**WHAT YOU SHOULD DO**
Update the records below by changing every "camera" to "lens" and keeping everything else the same. Leave the pictures out of your answer.

**ROWS**

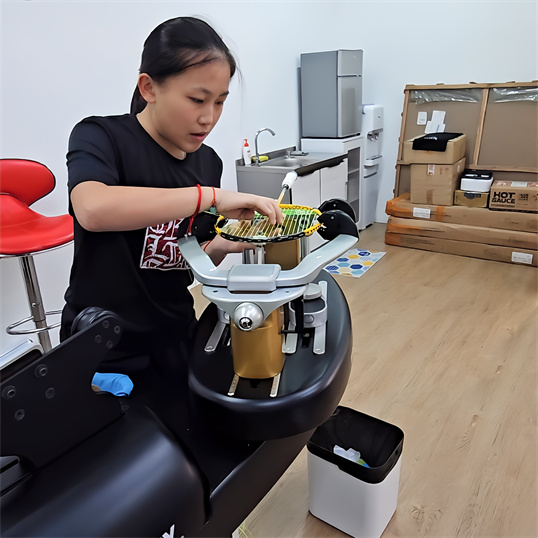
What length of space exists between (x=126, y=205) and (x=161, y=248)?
23 cm

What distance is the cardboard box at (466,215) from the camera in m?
3.50

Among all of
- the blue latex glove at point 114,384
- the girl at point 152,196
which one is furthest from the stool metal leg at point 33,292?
the blue latex glove at point 114,384

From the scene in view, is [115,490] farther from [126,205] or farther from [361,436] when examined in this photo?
[361,436]

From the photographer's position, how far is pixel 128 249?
3.30ft

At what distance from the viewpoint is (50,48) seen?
7.31 feet

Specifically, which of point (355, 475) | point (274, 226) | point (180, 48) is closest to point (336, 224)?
point (274, 226)

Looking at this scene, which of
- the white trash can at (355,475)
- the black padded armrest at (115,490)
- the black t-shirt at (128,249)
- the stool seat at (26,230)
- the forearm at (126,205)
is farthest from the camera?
the stool seat at (26,230)

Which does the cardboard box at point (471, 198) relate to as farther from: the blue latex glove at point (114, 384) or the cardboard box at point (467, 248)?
the blue latex glove at point (114, 384)

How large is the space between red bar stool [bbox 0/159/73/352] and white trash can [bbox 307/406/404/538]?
1110mm

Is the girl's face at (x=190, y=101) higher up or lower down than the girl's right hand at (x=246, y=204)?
higher up

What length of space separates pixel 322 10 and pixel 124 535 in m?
4.61

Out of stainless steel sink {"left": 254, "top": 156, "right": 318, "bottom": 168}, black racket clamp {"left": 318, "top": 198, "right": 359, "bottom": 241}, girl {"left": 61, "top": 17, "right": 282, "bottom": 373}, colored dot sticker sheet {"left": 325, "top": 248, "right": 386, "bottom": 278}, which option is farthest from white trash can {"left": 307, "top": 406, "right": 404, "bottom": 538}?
stainless steel sink {"left": 254, "top": 156, "right": 318, "bottom": 168}

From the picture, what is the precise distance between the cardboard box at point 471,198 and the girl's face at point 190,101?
325 centimetres

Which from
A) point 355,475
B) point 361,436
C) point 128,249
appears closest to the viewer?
point 128,249
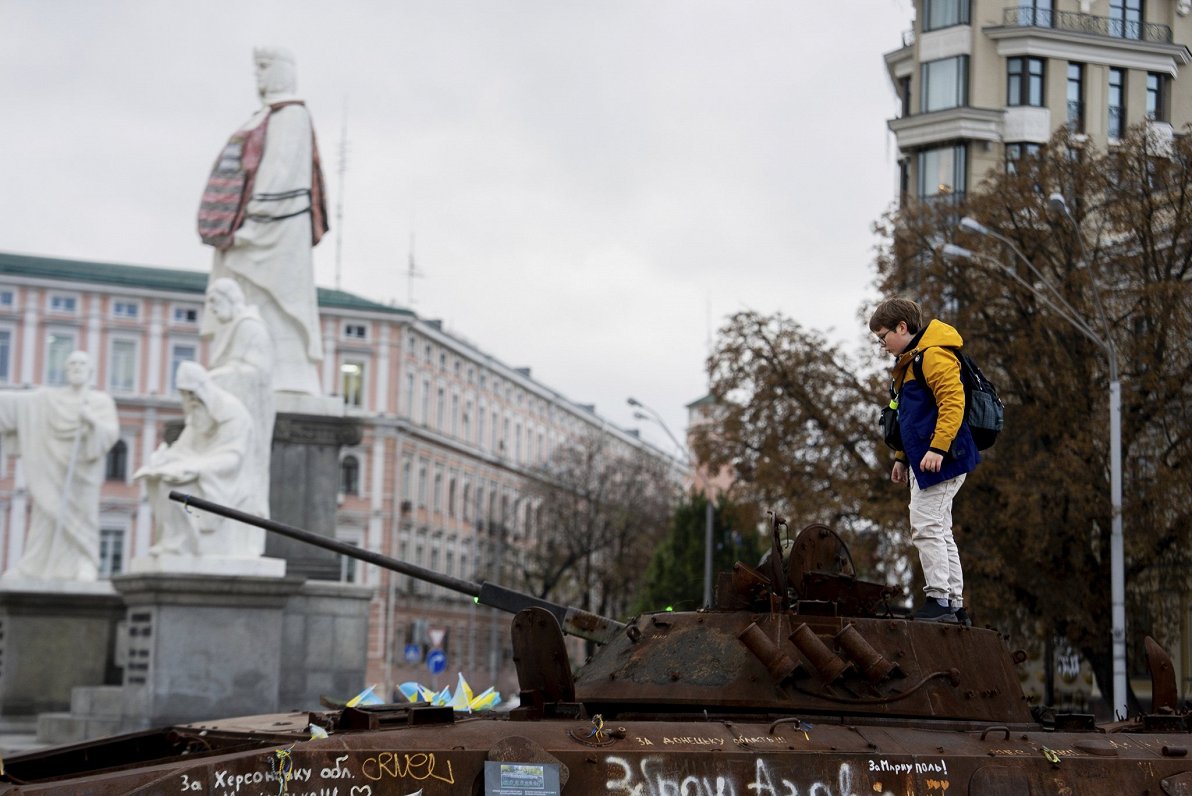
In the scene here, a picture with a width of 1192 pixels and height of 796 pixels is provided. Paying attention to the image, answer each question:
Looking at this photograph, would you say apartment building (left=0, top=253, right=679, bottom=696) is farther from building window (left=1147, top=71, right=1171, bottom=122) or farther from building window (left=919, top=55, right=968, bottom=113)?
building window (left=1147, top=71, right=1171, bottom=122)

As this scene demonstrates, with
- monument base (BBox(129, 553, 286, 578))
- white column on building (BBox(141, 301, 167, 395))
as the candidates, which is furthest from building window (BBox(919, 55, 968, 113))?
white column on building (BBox(141, 301, 167, 395))

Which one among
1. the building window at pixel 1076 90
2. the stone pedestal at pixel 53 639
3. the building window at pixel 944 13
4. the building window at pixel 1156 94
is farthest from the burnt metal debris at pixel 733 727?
the building window at pixel 944 13

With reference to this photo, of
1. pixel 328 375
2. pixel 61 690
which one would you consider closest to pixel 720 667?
pixel 61 690

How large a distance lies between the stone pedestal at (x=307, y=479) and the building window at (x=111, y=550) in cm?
4913

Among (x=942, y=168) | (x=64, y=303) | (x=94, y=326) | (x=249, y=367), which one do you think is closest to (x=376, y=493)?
(x=94, y=326)

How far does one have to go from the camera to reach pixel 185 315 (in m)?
74.1

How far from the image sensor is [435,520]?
79.1 metres

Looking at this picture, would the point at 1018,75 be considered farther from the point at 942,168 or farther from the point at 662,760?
the point at 662,760

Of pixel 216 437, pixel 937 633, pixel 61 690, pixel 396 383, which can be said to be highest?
pixel 396 383

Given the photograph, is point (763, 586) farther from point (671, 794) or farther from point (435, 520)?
point (435, 520)

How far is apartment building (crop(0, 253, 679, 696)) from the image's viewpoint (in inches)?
2800

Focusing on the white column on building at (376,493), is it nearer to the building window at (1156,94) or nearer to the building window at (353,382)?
the building window at (353,382)

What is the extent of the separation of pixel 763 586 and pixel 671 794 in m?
1.71

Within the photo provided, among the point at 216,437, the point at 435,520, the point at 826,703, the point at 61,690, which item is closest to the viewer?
the point at 826,703
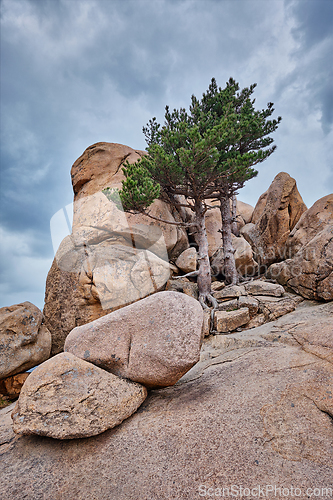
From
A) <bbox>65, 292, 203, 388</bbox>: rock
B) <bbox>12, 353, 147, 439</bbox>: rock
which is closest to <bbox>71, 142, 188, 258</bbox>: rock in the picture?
<bbox>65, 292, 203, 388</bbox>: rock

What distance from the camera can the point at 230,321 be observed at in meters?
8.25

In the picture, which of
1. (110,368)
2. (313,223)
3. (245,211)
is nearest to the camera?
(110,368)

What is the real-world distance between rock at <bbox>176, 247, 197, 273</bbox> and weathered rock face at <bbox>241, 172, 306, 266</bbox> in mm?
4620

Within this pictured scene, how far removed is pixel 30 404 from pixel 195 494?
2485 mm

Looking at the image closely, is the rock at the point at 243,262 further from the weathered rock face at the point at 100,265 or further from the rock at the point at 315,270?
the rock at the point at 315,270

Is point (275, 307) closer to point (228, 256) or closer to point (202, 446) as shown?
point (228, 256)

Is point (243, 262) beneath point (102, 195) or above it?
beneath

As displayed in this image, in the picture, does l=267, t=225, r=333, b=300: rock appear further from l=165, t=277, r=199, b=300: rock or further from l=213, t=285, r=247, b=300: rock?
l=165, t=277, r=199, b=300: rock

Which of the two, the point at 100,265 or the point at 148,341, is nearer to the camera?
the point at 148,341

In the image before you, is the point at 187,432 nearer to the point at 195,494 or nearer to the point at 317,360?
the point at 195,494

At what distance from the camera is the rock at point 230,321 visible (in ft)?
26.9

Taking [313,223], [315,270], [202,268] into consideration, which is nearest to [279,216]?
[313,223]

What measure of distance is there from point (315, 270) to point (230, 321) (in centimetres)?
346

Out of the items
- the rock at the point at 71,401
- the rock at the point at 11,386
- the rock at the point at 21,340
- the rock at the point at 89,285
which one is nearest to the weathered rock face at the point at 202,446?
the rock at the point at 71,401
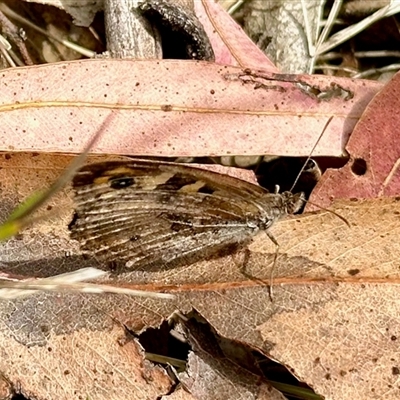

**CORRECT OUTPUT**
What length of space exists between (x=126, y=205) and (x=161, y=248)?
23 cm

What distance is the cardboard box at (466,215) from the lens in m?
3.50

Among all of
- the blue latex glove at point 114,384
- the girl at point 152,196
which one is furthest from the stool metal leg at point 33,292?
the blue latex glove at point 114,384

From the scene in view, is [115,490] farther from [126,205] or farther from [361,436] when examined in this photo?
[361,436]

From the photographer's position, how far is pixel 128 249?
3.30ft

At what distance from the viewpoint is (50,48) seen?
7.31 feet

Specifically, which of point (355, 475) | point (274, 226) | point (180, 48) is closest to point (336, 224)?
point (274, 226)

Looking at this scene, which of
- the white trash can at (355,475)
- the black padded armrest at (115,490)
- the black t-shirt at (128,249)
- the stool seat at (26,230)
- the forearm at (126,205)
is farthest from the lens?
the stool seat at (26,230)

Which does the cardboard box at point (471, 198) relate to as farther from: the blue latex glove at point (114, 384) or the cardboard box at point (467, 248)?
the blue latex glove at point (114, 384)

How large is the space between red bar stool [bbox 0/159/73/352] and white trash can [bbox 307/406/404/538]?
1110mm

Is the girl's face at (x=190, y=101) higher up or lower down than the girl's right hand at (x=246, y=204)?
higher up

What length of space separates pixel 322 10 and pixel 124 535 in m?
4.61

Out of stainless steel sink {"left": 254, "top": 156, "right": 318, "bottom": 168}, black racket clamp {"left": 318, "top": 198, "right": 359, "bottom": 241}, girl {"left": 61, "top": 17, "right": 282, "bottom": 373}, colored dot sticker sheet {"left": 325, "top": 248, "right": 386, "bottom": 278}, which option is farthest from white trash can {"left": 307, "top": 406, "right": 404, "bottom": 538}?
stainless steel sink {"left": 254, "top": 156, "right": 318, "bottom": 168}

From the picture, what is the precise distance between the cardboard box at point 471,198 and the girl's face at point 190,101?
325 centimetres

Which from
A) point 355,475
B) point 361,436
C) point 128,249
appears closest to the viewer?
point 128,249
In the scene here, a picture with a width of 1192 pixels and height of 796 pixels is provided. Paying attention to the image, answer each question:
Looking at this photograph, would you say apartment building (left=0, top=253, right=679, bottom=696) is farther from building window (left=1147, top=71, right=1171, bottom=122) or farther from building window (left=919, top=55, right=968, bottom=113)?
building window (left=1147, top=71, right=1171, bottom=122)

As this scene demonstrates, with
- monument base (BBox(129, 553, 286, 578))
- white column on building (BBox(141, 301, 167, 395))
as the candidates, which is furthest from building window (BBox(919, 55, 968, 113))?
white column on building (BBox(141, 301, 167, 395))

Which one among
1. the building window at pixel 1076 90
2. the stone pedestal at pixel 53 639
3. the building window at pixel 944 13
4. the building window at pixel 1156 94
is farthest from the burnt metal debris at pixel 733 727?
the building window at pixel 944 13

With reference to this photo, of
1. pixel 328 375
2. pixel 61 690
which one would you consider closest to pixel 720 667?
pixel 61 690

How large a distance lies between the stone pedestal at (x=307, y=479) and the building window at (x=111, y=550) in cm?
4913

Among (x=942, y=168) | (x=64, y=303) | (x=94, y=326) | (x=249, y=367), which one do you think is closest to (x=376, y=493)?
(x=94, y=326)

How far does one have to go from the lens to reach pixel 185 315 (in m)?
74.1

How far from the image sensor is [435,520]?
79.1 metres

Looking at this picture, would the point at 1018,75 be considered farther from the point at 942,168 or farther from the point at 662,760?
the point at 662,760

Of pixel 216 437, pixel 937 633, pixel 61 690, pixel 396 383, which can be said to be highest?
pixel 396 383

Given the photograph, is point (763, 586) farther from point (671, 794) or farther from point (435, 520)?
point (435, 520)

How far is apartment building (crop(0, 253, 679, 696)) from the image's viewpoint (in inches)?
2800

Focusing on the white column on building at (376,493), is it nearer to the building window at (1156,94) or nearer to the building window at (353,382)?
the building window at (353,382)

What is the extent of the separation of pixel 763 586 and pixel 671 794 in m?
1.71

Within the photo provided, among the point at 216,437, the point at 435,520, the point at 826,703, the point at 61,690, which item is closest to the viewer?
the point at 826,703
From
A) <bbox>65, 292, 203, 388</bbox>: rock
B) <bbox>12, 353, 147, 439</bbox>: rock
which is closest to <bbox>71, 142, 188, 258</bbox>: rock in the picture?
<bbox>65, 292, 203, 388</bbox>: rock

What distance from the lens can the point at 230,321 be observed at in meters?
8.25

In the picture, which of
1. (110,368)
2. (313,223)
3. (245,211)
is nearest to the lens?
(110,368)

What is the real-world distance between rock at <bbox>176, 247, 197, 273</bbox> and weathered rock face at <bbox>241, 172, 306, 266</bbox> in mm?
4620

Within this pictured scene, how far removed is pixel 30 404 from pixel 195 494?
2485 mm

Looking at the image closely, is the rock at the point at 243,262 further from the weathered rock face at the point at 100,265 or further from the rock at the point at 315,270?
the rock at the point at 315,270

Is point (275, 307) closer to point (228, 256) or closer to point (202, 446) as shown?
point (228, 256)

Is point (243, 262) beneath point (102, 195) or above it?
beneath

As displayed in this image, in the picture, does l=267, t=225, r=333, b=300: rock appear further from l=165, t=277, r=199, b=300: rock or further from l=213, t=285, r=247, b=300: rock?
l=165, t=277, r=199, b=300: rock

Which of the two, the point at 100,265 or the point at 148,341, is nearer to the lens?
the point at 148,341

In the image before you, is the point at 187,432 nearer to the point at 195,494 or nearer to the point at 317,360?
the point at 195,494

At what distance from the lens is the rock at point 230,321 visible (in ft)?
26.9

Taking [313,223], [315,270], [202,268] into consideration, which is nearest to [279,216]?
[313,223]

What measure of distance is there from point (315, 270) to point (230, 321) (in centimetres)?
346

Out of the items
- the rock at the point at 71,401
- the rock at the point at 11,386
- the rock at the point at 21,340
- the rock at the point at 89,285
which one is nearest to the weathered rock face at the point at 202,446?
the rock at the point at 71,401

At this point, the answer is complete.